Una vieja morocha y desagradable, con cara de pocos amigos -por no decir ninguno- entró desde algún lugar y, casi cagándome a cachetadas, me dijo:
-Escuchame, ¿adónde te crees que vas? ¿No te das cuenta que no te podés ir, de acá?
Me dirigí al idiota: -che, pedazo de pelotudo, ¿encima sos buchón, vos? Decí que estoy atado, sino ibas a ver la de golpes que te doy.
Sólo sonrió, como sobrándome.
-No va a faltar oportunidad, gil -le dije finalmente. -Te voy a buscar y te voy a meter tal botín en el culo que van a tener que hacerte una cesárea para sacártelo. 
Entonces, cuando la vieja desagradable volvía al lugar en el cual apoyaba sus gigantescas asentaderas, pensé que jamás iba a curarme estando a cargo de una persona que, a todas luces, me odiaba. Entonces tuve ganas de orinar, y nada más que para joderla, no dije nada y le meé toda la cama. Luego le avisé.
-¡¿Por qué no avisás antes, torpe?! -Me espetó.
-Porque si me hubiera desatado, hubiese ido al baño, como corresponde.
-¡¿Sos tarado vos?! ¡¿Qué parte no entendiste, de la frase “no te podés levantar”?!
-Puedo entender a Deleuze, a los simbolistas, la música de Stravinsky. ¿Qué te hace pensar que no iba a entender los balbuceos oligofrénicos de una gorda obtusa como vos?
-Levantá el culo, inútil. Y empezá a rezar para cuando te tenga que acomodar las cánulas.
Creo que de alguna extravagante manera, nos entendimos. Las relaciones interpersonales son algo impredecible.

Luego vinieron las caras amigables, de a una y convenientemente esterilizadas. Allí me enteré de que lo que creía habían sido unas cuantas horas en realidad habían sido tres días, y que salvo las heridas cirróticas del hígado, el resto de mi organismo funcionaba de maravillas. Rato después, y quizá gracias a mis inconductas, pasé a una habitación personal que mi querida mujercita reservó para mí, con TV y posibilidad de visitas permanentes. Al rato estaba todo el sabalaje de mis amigos rodeando mi cama y divirtiéndose con mis relatos y ocurrencias. Como antes, casi un stand comedy, si no hubiese sido que no podía levantarme y que tenía clavadas más agujas que el personaje de la película Hellraiser de Clive Barker. Mi cerebro funcionaba bien, es decir, bien según los cánones que le eran propios. Los mismos médicos no podían creer la contundente mejoría que estaba experimentando. Afuera hacía un calor de la hostia, y yo gozaba del aire acondicionado de mi habitación. Me hallaba débil, había bajado cerca de veinte kilos en una semana. Pero estaba de nuevo en la brecha, con hambre de vida y de percepciones dignas. Y hambre a secas, también. Y lo más importante, tuve oportunidad de cavilar largamente sobre la futilidad de muchos componentes de mi experiencia vital, que tenía que extirpar de raíz. De veras, en estas instancias, uno cobra real conciencia de las pelotudeces que agotan nuestra energía y nos mandan al tacho.

+ + + + + + +

■ **Tarea asignada 1**:
Responde estas preguntas sobre el relato:
(a) ¿Qué tres cosas dice quien narra que puede entender?
(b) ¿Cuánto tiempo había pasado en realidad, según se enteró quien narra?
(c) ¿Cuánto peso había bajado quien narra en una semana?
■ **Tarea asignada 2**:
Transcribe sin cambios la parte del relato que va desde "Me dirigí al" hasta "sonrió, como sobrándome.", ambas incluidas.
Los registros no intervienen en esto.

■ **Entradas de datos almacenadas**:
+ + + + + + +

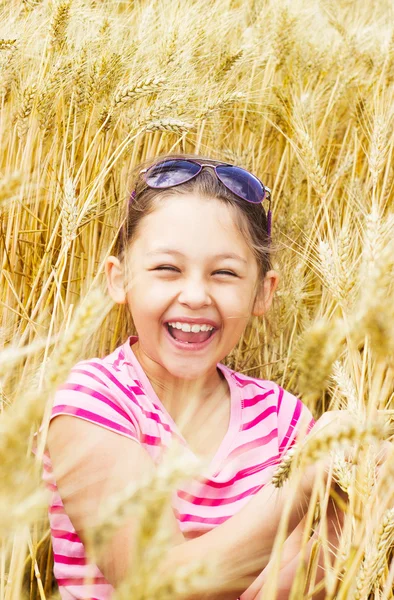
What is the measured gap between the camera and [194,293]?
50.1 inches

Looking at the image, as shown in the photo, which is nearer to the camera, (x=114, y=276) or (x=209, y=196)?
(x=209, y=196)

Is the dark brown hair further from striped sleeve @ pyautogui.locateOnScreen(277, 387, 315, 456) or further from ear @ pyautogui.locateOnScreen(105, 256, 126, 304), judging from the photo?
striped sleeve @ pyautogui.locateOnScreen(277, 387, 315, 456)

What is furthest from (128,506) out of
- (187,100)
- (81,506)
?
(187,100)

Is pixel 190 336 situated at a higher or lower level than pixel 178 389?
higher

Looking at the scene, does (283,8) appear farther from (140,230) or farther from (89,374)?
(89,374)

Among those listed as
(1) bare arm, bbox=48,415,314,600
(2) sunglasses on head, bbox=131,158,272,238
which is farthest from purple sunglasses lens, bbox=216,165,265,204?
(1) bare arm, bbox=48,415,314,600

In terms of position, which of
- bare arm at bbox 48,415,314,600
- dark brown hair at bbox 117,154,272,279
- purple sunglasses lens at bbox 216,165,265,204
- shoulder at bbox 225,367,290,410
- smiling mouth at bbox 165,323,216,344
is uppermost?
purple sunglasses lens at bbox 216,165,265,204

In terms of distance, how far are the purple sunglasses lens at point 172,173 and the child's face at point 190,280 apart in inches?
2.4

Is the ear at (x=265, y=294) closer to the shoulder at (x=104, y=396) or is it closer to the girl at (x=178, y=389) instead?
the girl at (x=178, y=389)

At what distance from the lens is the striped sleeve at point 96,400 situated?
1.22m

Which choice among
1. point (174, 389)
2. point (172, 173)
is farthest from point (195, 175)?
point (174, 389)

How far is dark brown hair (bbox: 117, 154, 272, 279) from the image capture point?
142 centimetres

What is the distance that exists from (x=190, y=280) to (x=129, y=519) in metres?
0.44

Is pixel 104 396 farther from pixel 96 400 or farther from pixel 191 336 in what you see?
pixel 191 336
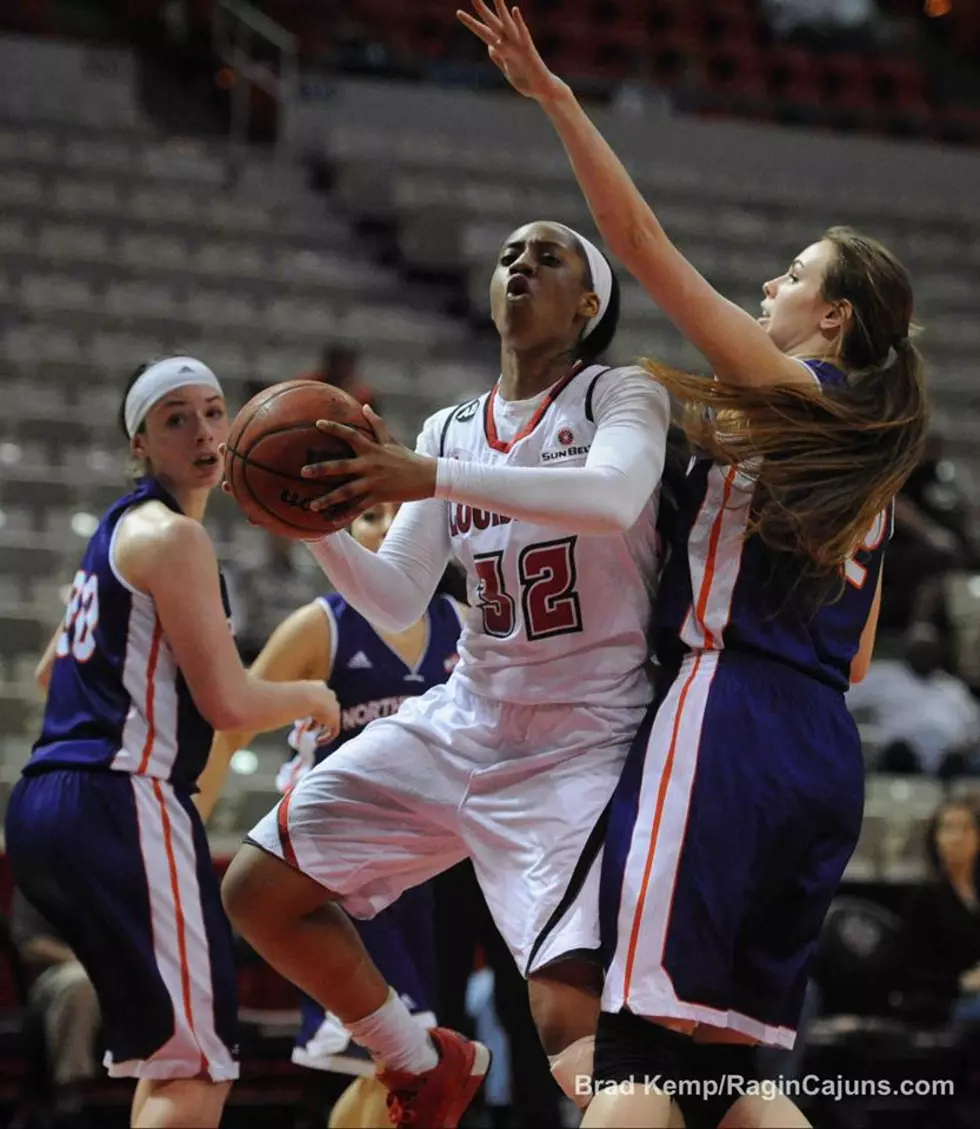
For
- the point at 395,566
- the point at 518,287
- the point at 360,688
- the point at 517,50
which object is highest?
the point at 517,50

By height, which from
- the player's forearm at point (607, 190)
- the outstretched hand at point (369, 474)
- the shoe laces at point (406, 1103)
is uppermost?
the player's forearm at point (607, 190)

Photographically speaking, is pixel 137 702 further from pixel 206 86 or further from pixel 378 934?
pixel 206 86

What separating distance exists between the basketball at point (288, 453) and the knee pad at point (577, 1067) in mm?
1077

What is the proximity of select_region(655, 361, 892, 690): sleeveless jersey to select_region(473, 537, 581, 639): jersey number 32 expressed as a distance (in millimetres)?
189

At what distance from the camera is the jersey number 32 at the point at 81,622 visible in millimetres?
4355

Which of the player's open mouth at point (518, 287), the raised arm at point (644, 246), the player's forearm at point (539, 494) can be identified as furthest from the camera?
the player's open mouth at point (518, 287)

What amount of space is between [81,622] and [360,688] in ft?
3.48

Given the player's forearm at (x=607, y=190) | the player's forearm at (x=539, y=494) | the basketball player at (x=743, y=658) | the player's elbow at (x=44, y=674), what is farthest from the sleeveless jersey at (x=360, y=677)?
the player's forearm at (x=607, y=190)

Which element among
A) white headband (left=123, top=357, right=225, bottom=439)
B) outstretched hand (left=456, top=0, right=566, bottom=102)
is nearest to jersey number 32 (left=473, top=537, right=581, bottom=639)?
outstretched hand (left=456, top=0, right=566, bottom=102)

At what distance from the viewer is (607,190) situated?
11.5ft

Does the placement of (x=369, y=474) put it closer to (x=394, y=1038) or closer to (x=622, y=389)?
(x=622, y=389)

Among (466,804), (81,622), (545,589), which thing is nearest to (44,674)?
(81,622)

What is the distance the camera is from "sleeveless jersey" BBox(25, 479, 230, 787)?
14.1ft

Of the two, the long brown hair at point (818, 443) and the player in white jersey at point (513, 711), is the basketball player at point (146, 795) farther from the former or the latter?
the long brown hair at point (818, 443)
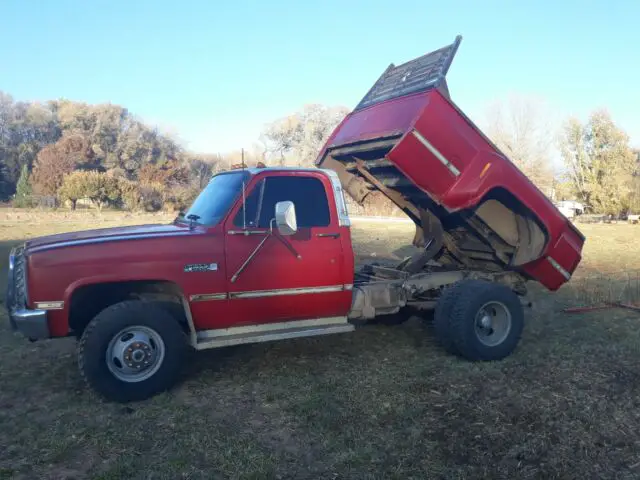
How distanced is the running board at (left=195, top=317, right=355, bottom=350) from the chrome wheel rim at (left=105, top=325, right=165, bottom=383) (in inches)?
14.9

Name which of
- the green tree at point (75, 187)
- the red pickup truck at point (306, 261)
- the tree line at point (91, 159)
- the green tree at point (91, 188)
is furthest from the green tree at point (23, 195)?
the red pickup truck at point (306, 261)

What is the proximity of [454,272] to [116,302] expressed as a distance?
12.8 ft

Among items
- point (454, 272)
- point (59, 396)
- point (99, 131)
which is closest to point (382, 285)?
point (454, 272)

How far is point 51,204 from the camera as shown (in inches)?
1364

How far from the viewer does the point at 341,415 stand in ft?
14.5

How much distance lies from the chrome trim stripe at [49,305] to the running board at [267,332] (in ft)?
3.94

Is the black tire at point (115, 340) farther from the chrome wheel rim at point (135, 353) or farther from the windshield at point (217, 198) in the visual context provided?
the windshield at point (217, 198)

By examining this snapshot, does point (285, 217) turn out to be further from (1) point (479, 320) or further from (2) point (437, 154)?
(1) point (479, 320)

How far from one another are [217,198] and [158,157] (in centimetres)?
5670

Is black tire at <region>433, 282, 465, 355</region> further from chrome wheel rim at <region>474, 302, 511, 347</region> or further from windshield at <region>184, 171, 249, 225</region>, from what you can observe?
windshield at <region>184, 171, 249, 225</region>

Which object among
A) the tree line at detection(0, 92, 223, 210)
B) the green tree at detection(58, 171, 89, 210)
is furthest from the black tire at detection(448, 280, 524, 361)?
the green tree at detection(58, 171, 89, 210)

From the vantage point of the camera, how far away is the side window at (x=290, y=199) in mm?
5199

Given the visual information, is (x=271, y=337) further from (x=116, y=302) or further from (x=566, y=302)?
(x=566, y=302)

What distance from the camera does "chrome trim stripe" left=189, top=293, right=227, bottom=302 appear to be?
4898 mm
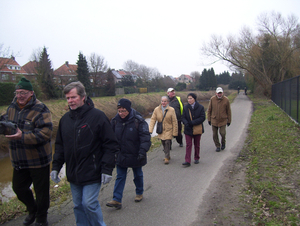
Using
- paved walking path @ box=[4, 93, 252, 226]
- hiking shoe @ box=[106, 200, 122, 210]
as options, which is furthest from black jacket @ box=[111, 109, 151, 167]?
paved walking path @ box=[4, 93, 252, 226]

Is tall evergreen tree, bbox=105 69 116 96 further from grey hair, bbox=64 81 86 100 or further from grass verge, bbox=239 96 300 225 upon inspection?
grey hair, bbox=64 81 86 100

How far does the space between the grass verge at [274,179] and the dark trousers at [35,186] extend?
10.3 ft

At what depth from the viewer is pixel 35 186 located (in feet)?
11.7

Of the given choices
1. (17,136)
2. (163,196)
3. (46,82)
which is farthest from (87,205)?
(46,82)

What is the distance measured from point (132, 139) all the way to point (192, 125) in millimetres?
2748

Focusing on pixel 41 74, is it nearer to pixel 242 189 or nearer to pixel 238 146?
pixel 238 146

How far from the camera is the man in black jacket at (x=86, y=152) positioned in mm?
2883

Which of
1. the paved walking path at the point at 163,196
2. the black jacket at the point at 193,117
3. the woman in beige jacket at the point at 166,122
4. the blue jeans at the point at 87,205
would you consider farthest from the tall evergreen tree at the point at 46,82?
the blue jeans at the point at 87,205

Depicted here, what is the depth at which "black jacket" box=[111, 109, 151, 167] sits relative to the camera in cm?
402

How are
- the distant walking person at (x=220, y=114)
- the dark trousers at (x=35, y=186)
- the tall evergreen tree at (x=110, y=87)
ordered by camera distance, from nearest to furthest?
the dark trousers at (x=35, y=186) < the distant walking person at (x=220, y=114) < the tall evergreen tree at (x=110, y=87)

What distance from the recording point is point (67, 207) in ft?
14.0

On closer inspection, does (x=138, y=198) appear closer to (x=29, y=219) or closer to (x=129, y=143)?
(x=129, y=143)

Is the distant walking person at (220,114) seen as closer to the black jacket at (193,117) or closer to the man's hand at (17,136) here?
the black jacket at (193,117)

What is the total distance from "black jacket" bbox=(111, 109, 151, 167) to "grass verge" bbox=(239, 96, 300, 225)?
2023mm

+ + + + + + +

■ **Espacio de respuesta 1**:
(a) A Deleuze, a los simbolistas y la música de Stravinsky.
(b) Tres días.
(c) Cerca de veinte kilos.

■ **Espacio de respuesta 2**:
Me dirigí al idiota: -che, pedazo de pelotudo, ¿encima sos buchón, vos? Decí que estoy atado, sino ibas a ver la de golpes que te doy.
Sólo sonrió, como sobrándome.